AIM 1 ▸ Repeat word for word the records from the line containing "Is the mesh" through the end of the records, inclusive.

SELECTION ▸
If you watch the full Kentucky Derby gallop-out, no horse was moving better after the run for the roses than Stately Victor. That can be a sucker angle many times for a handicapper who thinks a horse might have more than he showed in a race. But it also can be an indicator of a horse who will keep on pounding out the tempo in a race like the 1 1/2-mile Belmont.
If you were trying to project a never-has-been horse into a Belmont Stakes winner based only on the gallop-out of a race, you'd certainly be guilty of stretching. But the fact of that matter is Stately Victor ran perhaps the most impressive prep race of any horse not named Eskendereya when he annihilated the Blue Grass Stakes at Keeneland. In hindsight, that race has gone on to produce the third- and fourth-place finishers in the Kentucky Derby (Paddy O' Prado and Make Music For Me) as well as the Preakness runner-up (First Dude).
The price should be right in the 10-1 to 15-1 range, and you get a rider in Alan Garcia who rides this track very well. Bottom line: Win contender will be used in all spots in the exotics.
2. ICE BOX (post 6, 3-1 odds)

DATA RECORDS ▸

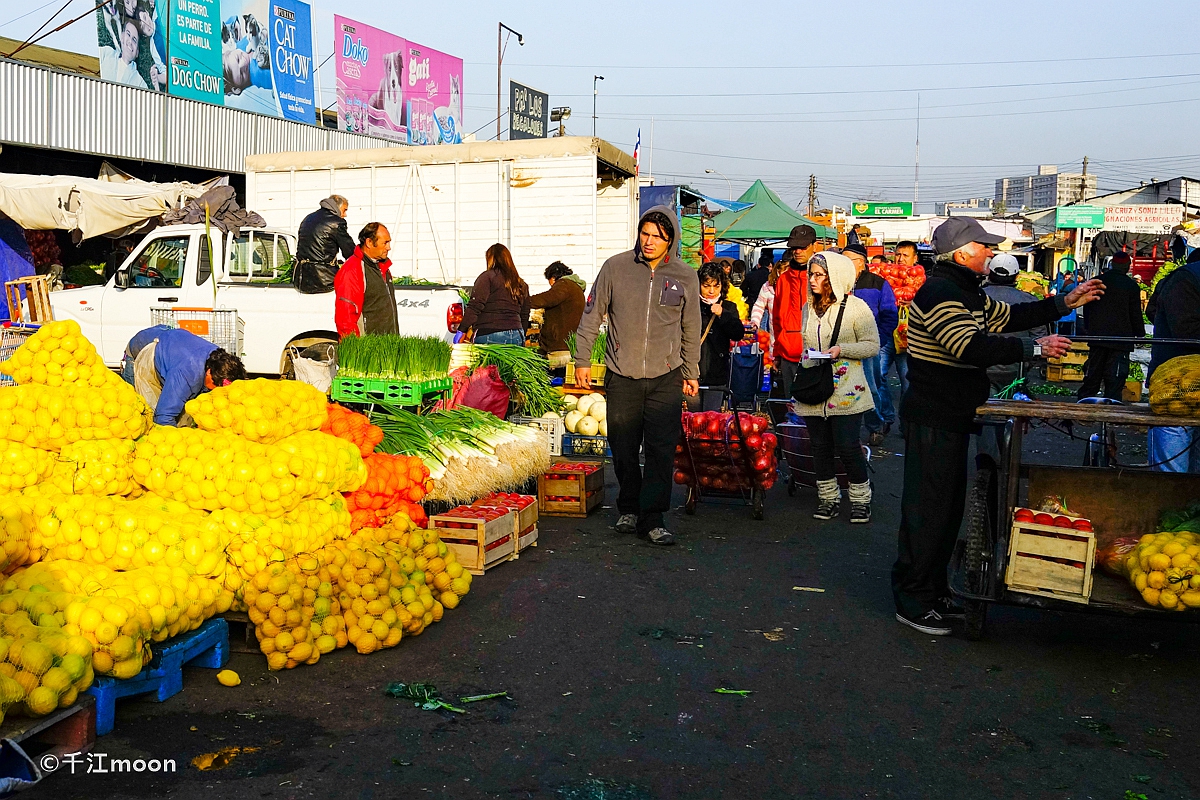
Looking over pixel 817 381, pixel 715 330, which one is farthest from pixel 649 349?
pixel 715 330

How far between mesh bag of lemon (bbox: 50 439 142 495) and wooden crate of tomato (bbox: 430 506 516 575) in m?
2.06

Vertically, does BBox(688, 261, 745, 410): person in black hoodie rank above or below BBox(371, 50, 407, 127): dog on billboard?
below

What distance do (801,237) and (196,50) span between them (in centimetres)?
1863

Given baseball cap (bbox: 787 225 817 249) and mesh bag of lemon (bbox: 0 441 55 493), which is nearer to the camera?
mesh bag of lemon (bbox: 0 441 55 493)

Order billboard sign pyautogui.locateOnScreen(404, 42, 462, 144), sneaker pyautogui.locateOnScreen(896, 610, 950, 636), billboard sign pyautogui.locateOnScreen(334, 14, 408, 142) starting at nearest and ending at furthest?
sneaker pyautogui.locateOnScreen(896, 610, 950, 636), billboard sign pyautogui.locateOnScreen(334, 14, 408, 142), billboard sign pyautogui.locateOnScreen(404, 42, 462, 144)

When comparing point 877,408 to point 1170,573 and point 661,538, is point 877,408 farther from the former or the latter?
point 1170,573

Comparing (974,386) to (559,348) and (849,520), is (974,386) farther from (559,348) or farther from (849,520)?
(559,348)

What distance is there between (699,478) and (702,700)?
4053 millimetres

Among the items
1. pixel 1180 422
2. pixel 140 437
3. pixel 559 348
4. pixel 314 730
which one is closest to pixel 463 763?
pixel 314 730

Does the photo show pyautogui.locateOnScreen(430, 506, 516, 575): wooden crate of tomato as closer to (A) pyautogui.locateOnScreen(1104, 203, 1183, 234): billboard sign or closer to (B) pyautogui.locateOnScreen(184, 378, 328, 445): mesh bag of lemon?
(B) pyautogui.locateOnScreen(184, 378, 328, 445): mesh bag of lemon

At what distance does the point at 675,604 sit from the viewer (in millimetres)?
5902

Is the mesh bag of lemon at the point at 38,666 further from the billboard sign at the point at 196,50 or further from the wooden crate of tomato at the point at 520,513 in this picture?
the billboard sign at the point at 196,50

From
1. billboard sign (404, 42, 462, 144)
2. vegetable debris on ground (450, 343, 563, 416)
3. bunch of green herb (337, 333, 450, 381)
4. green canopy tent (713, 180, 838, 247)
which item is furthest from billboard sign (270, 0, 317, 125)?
bunch of green herb (337, 333, 450, 381)

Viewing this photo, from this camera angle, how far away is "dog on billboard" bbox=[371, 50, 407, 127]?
31406 millimetres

AIM 2 ▸ Carry on the Belmont Stakes handicapping piece from its last line.

RESULT 1 ▸
Is the mesh bag of lemon at the point at 38,666 further from the billboard sign at the point at 196,50 or further from the wooden crate of tomato at the point at 520,513 in this picture?
the billboard sign at the point at 196,50

From
1. billboard sign (404, 42, 462, 144)
2. vegetable debris on ground (450, 343, 563, 416)
3. bunch of green herb (337, 333, 450, 381)
4. green canopy tent (713, 180, 838, 247)
which item is furthest from billboard sign (270, 0, 317, 125)?
bunch of green herb (337, 333, 450, 381)

Viewing this photo, from this camera angle, how far away is "dog on billboard" bbox=[371, 50, 407, 127]?
31406 millimetres

RESULT 2 ▸
After closing into a pair of 1:10-and-change paces in the Florida Derby and Kentucky Derby, the fair question for Ice Box's Belmont Stakes evaluation will be: Just what can he do without pace help? Saturday's projected pace appears rather pedestrian on paper unless First Dude fails to settle and runs off in a Preakness-like tempo.
I find Ice Box to be a very genuine racehorse, and that his allowance win Jan. 18 at Gulfstream was accomplished in exactly the style questioned, behind a slow pace with no help whatsoever. It was that race four-plus months ago that signaled him in Countdown as a horse to watch on this Triple Crown trail. Now he comes to the Belmont Stakes as a deserving favorite who has only a mistimed (but visually impressive) middle-move in the Fountain of Youth Stakes blemishing his 2010 resume.
Like Stately Victor, he's taking the Derby-to-Belmont approach with nothing but strong workouts between. Zito used that formula to success with Birdstone in 2004 when foiling Smarty Jones' Triple Crown bid. Ice Box appears every bit Birdstone's equal in terms of accomplishment to this point in his career, if not superior. Of course, Birdstone went on to win the Belmont and Travers, so Ice Box has some work to do before eclipsing that full body of work. But if you're Zito or a fan of Ice Box, you have to like where you stand coming into the Belmont. Bottom line: Win contender will be used in all spots in the exotics.
1. INTERACTIF (post 12, 12-1 odds)
Because Ice Box's three career victories have come by a combined margin of one length, there's no shame in a horseplayer looking for some value in the top spot. The search for the "now" horse with a pedigree, trainer and upside to close out the 2010 classics has landed this eye on Interactif.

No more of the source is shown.